_The problem_.
The word "despite" occurs in some lines of the data. Return each such line.

Collected data:
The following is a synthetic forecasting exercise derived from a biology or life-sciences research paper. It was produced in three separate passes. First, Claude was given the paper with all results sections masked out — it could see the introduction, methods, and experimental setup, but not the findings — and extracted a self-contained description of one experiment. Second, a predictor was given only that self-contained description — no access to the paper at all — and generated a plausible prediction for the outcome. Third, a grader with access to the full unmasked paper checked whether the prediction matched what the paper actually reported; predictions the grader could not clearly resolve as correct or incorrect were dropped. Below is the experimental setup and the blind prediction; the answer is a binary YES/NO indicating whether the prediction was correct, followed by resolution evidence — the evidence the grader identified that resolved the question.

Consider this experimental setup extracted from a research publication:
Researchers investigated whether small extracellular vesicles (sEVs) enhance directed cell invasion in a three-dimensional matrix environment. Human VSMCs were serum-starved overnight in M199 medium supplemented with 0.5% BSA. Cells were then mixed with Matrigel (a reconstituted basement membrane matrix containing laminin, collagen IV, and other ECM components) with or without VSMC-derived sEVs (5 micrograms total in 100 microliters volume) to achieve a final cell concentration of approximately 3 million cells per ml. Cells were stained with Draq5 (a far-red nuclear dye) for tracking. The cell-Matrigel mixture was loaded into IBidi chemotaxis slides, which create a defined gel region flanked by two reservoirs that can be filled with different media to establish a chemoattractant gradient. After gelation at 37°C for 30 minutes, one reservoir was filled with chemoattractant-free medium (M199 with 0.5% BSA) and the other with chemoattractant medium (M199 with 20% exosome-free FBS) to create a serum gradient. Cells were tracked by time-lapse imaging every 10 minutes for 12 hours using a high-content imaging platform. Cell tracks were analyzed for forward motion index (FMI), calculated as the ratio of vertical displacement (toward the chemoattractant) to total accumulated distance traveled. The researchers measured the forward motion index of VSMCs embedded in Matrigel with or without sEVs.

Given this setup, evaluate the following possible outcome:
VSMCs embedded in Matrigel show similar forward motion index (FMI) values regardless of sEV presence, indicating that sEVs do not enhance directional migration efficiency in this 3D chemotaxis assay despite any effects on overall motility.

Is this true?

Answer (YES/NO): NO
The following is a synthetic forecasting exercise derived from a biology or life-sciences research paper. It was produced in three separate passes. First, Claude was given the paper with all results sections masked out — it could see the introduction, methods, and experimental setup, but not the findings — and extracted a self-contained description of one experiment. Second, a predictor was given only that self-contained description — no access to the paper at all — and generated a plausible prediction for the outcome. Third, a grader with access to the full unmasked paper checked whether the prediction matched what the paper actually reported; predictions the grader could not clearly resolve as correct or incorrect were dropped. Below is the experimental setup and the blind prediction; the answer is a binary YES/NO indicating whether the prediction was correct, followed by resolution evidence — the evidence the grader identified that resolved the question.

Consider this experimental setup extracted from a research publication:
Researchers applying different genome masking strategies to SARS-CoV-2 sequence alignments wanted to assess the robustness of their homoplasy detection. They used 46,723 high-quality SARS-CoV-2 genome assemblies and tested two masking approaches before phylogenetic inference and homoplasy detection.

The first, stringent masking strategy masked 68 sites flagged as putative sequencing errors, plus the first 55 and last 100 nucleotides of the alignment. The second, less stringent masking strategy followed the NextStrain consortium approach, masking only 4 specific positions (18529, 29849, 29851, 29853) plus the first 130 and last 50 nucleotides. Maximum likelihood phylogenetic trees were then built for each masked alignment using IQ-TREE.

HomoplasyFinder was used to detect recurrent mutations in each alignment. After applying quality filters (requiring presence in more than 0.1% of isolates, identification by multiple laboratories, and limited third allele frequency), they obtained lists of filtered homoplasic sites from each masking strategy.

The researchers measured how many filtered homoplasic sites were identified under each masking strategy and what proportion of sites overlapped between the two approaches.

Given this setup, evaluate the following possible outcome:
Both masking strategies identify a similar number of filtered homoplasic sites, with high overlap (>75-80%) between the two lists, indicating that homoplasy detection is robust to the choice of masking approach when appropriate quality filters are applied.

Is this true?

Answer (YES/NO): YES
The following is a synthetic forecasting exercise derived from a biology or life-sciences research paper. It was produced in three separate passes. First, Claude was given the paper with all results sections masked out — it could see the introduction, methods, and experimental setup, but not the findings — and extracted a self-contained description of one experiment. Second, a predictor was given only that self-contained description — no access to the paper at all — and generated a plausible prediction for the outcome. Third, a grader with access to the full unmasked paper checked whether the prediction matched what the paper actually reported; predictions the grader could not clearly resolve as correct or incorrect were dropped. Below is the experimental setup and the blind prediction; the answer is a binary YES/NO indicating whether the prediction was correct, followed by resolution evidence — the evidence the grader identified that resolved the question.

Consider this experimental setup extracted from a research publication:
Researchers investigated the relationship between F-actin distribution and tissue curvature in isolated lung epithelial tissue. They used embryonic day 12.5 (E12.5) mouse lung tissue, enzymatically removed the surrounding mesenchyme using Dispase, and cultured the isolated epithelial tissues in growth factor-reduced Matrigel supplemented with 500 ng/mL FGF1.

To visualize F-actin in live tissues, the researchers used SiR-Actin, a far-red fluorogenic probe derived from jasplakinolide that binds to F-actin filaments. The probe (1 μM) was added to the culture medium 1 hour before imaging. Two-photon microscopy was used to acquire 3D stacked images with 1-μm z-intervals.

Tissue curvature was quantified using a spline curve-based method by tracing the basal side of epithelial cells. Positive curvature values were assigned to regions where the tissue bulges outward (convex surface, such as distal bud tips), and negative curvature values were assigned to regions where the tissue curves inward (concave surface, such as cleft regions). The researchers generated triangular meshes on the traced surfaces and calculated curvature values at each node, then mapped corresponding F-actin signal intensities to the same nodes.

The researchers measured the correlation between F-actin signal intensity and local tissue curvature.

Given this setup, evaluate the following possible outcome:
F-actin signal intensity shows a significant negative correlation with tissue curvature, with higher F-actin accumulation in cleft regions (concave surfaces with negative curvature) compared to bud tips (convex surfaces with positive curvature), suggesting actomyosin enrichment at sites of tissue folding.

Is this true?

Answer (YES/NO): NO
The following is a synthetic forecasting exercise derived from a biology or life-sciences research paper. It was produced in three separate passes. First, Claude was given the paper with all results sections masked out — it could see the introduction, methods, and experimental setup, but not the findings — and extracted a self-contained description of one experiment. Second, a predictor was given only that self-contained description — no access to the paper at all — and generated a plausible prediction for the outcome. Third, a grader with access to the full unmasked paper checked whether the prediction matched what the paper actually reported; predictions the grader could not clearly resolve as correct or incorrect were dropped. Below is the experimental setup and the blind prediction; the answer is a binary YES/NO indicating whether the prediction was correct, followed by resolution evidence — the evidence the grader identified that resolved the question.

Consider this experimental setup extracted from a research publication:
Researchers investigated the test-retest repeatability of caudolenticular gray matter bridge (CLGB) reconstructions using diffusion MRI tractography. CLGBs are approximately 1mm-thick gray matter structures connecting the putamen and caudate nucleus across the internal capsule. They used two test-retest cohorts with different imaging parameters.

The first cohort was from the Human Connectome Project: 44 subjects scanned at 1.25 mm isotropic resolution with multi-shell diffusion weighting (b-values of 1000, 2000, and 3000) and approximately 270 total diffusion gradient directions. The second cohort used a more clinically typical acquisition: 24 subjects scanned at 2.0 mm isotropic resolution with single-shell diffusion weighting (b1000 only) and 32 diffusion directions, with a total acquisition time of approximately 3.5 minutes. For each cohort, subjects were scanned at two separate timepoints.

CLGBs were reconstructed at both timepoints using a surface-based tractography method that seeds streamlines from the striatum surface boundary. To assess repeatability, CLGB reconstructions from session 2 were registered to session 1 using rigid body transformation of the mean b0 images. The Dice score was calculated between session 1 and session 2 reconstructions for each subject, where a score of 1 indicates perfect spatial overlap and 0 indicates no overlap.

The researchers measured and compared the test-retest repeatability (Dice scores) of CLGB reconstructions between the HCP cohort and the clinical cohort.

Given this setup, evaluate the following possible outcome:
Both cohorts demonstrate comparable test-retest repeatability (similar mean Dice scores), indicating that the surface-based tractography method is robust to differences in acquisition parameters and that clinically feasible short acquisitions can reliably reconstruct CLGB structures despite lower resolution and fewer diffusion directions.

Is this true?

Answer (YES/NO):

_Result of the exercise_.
VSMCs embedded in Matrigel show similar forward motion index (FMI) values regardless of sEV presence, indicating that sEVs do not enhance directional migration efficiency in this 3D chemotaxis assay despite any effects on overall motility.
Both cohorts demonstrate comparable test-retest repeatability (similar mean Dice scores), indicating that the surface-based tractography method is robust to differences in acquisition parameters and that clinically feasible short acquisitions can reliably reconstruct CLGB structures despite lower resolution and fewer diffusion directions.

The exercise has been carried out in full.